## What is required
Reproduce verbatim every line of the items from the line with "As captured in" to the line with "Answer: pixel 14", including both of those lines.

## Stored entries
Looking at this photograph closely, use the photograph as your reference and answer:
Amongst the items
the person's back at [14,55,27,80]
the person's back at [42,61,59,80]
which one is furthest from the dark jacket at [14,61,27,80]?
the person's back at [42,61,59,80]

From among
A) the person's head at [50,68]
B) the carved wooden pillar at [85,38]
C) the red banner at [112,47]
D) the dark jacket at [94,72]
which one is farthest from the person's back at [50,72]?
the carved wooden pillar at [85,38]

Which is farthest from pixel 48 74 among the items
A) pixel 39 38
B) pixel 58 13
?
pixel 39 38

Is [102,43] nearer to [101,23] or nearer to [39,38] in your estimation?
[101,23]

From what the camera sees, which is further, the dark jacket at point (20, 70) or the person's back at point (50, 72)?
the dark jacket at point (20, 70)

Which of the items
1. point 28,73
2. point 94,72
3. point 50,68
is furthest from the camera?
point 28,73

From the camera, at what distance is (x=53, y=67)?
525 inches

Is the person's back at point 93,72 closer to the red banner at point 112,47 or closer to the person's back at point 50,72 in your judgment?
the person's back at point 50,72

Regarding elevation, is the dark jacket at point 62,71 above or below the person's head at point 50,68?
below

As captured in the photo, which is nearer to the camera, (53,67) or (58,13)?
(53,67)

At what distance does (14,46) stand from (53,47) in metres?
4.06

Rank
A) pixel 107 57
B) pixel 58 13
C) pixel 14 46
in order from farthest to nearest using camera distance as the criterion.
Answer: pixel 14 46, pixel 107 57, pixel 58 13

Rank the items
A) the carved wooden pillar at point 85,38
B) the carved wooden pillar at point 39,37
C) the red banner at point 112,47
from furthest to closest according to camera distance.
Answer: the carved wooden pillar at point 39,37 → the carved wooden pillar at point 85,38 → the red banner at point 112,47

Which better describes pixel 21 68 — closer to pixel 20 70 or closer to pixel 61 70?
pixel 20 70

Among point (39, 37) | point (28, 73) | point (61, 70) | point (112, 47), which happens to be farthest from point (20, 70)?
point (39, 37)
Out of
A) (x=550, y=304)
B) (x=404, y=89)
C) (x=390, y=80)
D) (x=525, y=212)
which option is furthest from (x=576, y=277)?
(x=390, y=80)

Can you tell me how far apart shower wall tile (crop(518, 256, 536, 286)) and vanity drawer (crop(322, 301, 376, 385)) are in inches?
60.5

## Response below
As captured in the photo, which is nearer to the camera, (53,67) or (58,13)?
(53,67)

At what distance does (14,46) stand from (53,47) in metres?
4.06

Rank
A) pixel 107 57
B) pixel 58 13
C) pixel 14 46
in order from farthest to nearest using camera distance as the criterion.
Answer: pixel 14 46, pixel 107 57, pixel 58 13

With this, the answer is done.